Given exercise:
Rewrite the listing below, changing each "further from" to "farther from" and leaving everything else unchanged. Omit the pictures from your version.

Entries provided:
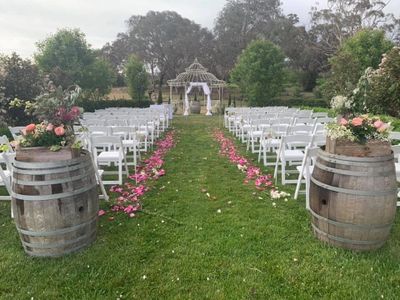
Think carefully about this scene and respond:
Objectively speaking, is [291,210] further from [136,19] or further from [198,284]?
[136,19]

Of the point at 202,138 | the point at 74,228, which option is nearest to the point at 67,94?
the point at 74,228

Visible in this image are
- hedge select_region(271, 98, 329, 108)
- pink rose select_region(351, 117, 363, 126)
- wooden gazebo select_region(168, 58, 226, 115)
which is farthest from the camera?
hedge select_region(271, 98, 329, 108)

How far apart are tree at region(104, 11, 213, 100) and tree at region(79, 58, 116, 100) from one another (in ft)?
54.3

Finished answer:
Think carefully about this scene and respond:
Objectively speaking, is [291,210] farther from [136,19] or farther from [198,284]?
[136,19]

Of the point at 202,138 | the point at 74,228, which option is nearest to the point at 67,94?
the point at 74,228

Visible in this image are
- hedge select_region(271, 98, 329, 108)
- pink rose select_region(351, 117, 363, 126)
- wooden gazebo select_region(168, 58, 226, 115)
which is farthest from the camera?
hedge select_region(271, 98, 329, 108)

How far apart are tree at region(104, 11, 213, 100) and tree at region(79, 58, 116, 100) from one another (in ft)?
54.3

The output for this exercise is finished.